### ページ抜粋:
第3章 統合失調症「開かれた対話の劇的効果」(斉藤環)

・精神科専門医たちが「一生治らない」「生涯服薬」と決めつけたがる統合失調症(苦しい幻聴や妄想などが続いて生活に支障が出る精神障害)が、丁寧な対話の繰り返しで治るケースが次々と報告されている。統合失調症などの精神症状を、対話の力で消失(寛解)させたり、治癒させたりするこの手法は、フィンランドで生まれた「オープンダイアローグ」(開かれた対話)と呼ばれている。

・オープンダイアローグは例えば次のように進められる。急激に悪化した幻聴や妄想に苦しみ、混乱の只中にある急性期の患者の家に、オープンダイアローグの治療チーム(心理士、看護師、ソーシャルワーカー、精神科医の2人か3人で構成)は24時間以内に駆けつける。そして、家族、友人、会社の同僚らを交えたオープンな対話を、ほぼ毎日60分から90分程度、最大2週間を目途に繰りかえしていく。この対話の最中に治療チームのメンバー同士が、患者の話を聞いてこころを動かされたことや、浮かんできたイメージ、アイデアなどを話し合い、それを患者が間近で聞く機会(リフレクティング)も設ける。こうした「開かれた対話」から生まれる相互作用によって、患者の症状は短期間で劇的に改善していく。

第4章 うつ病・不安症「砂粒を真珠に変える力」(大野裕)

・「アントニオ猪木さんがよく、『元気があれば何でもできる』と言っていました。でも、認知行動療法では逆の見方をします。『元気があるからやれる』のではなく、『やるから元気が出る』のだと。元気が出るまで待っていては、いつまでも元気が出ないかもしれません。興味を持ったことは、考え過ぎずにやってみる。すると、やっているうちにどんどん面白くなって、元気が湧いてきます」

・「考え方を整理する、現実をみる、行動を変える、気分転換をする、日記をつける、などの認知行動療法で使うスキルは、私たちの日常の知恵とあまり変わりません。・・・10年以上前に私費で立ち上げたのが、幅広い層を対象にしたWebサイト『認知行動療法活用サイト~こころのスキルアップトレーニング』です。」このサイトは年会費1500円(税別)で、認知行動療法の考え方や基礎を実践的に学べる。

### 利用できるデータ:
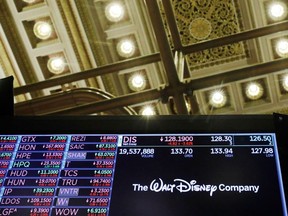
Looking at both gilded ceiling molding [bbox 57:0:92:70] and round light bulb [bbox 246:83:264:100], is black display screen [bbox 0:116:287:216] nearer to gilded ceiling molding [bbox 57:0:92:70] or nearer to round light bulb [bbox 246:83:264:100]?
gilded ceiling molding [bbox 57:0:92:70]

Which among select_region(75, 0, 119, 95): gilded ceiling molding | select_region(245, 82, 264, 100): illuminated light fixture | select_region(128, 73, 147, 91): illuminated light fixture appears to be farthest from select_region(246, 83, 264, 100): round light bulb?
select_region(75, 0, 119, 95): gilded ceiling molding

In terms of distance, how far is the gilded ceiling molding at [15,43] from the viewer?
29.0ft

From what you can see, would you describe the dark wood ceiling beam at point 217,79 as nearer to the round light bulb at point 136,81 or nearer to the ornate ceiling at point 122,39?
the ornate ceiling at point 122,39

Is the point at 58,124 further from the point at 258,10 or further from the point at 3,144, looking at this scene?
the point at 258,10

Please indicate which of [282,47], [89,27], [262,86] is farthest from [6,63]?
[282,47]

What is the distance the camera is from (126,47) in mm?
9047

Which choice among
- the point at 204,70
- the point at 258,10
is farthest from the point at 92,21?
the point at 258,10

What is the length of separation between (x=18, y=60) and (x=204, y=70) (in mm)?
3545

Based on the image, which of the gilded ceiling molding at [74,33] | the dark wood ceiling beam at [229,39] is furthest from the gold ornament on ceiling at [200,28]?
the dark wood ceiling beam at [229,39]

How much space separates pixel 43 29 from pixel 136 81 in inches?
79.0

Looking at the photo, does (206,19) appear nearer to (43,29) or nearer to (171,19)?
(43,29)

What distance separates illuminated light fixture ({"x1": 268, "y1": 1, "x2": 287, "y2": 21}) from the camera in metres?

### 課題の説明:
ページ抜粋の「第3章 統合失調症「開かれた対話の劇的効果」(斉藤環)」から「第4章 うつ病・不安症「砂粒を真珠に変える力」(大野裕)」までを、その末尾の語句も含めて書き直してください。その際、「治療チーム」を「支援チーム」に置き換えてください。

### 課題の解答:
第3章 統合失調症「開かれた対話の劇的効果」(斉藤環)

・精神科専門医たちが「一生治らない」「生涯服薬」と決めつけたがる統合失調症(苦しい幻聴や妄想などが続いて生活に支障が出る精神障害)が、丁寧な対話の繰り返しで治るケースが次々と報告されている。統合失調症などの精神症状を、対話の力で消失(寛解)させたり、治癒させたりするこの手法は、フィンランドで生まれた「オープンダイアローグ」(開かれた対話)と呼ばれている。

・オープンダイアローグは例えば次のように進められる。急激に悪化した幻聴や妄想に苦しみ、混乱の只中にある急性期の患者の家に、オープンダイアローグの支援チーム(心理士、看護師、ソーシャルワーカー、精神科医の2人か3人で構成)は24時間以内に駆けつける。そして、家族、友人、会社の同僚らを交えたオープンな対話を、ほぼ毎日60分から90分程度、最大2週間を目途に繰りかえしていく。この対話の最中に支援チームのメンバー同士が、患者の話を聞いてこころを動かされたことや、浮かんできたイメージ、アイデアなどを話し合い、それを患者が間近で聞く機会(リフレクティング)も設ける。こうした「開かれた対話」から生まれる相互作用によって、患者の症状は短期間で劇的に改善していく。

第4章 うつ病・不安症「砂粒を真珠に変える力」(大野裕)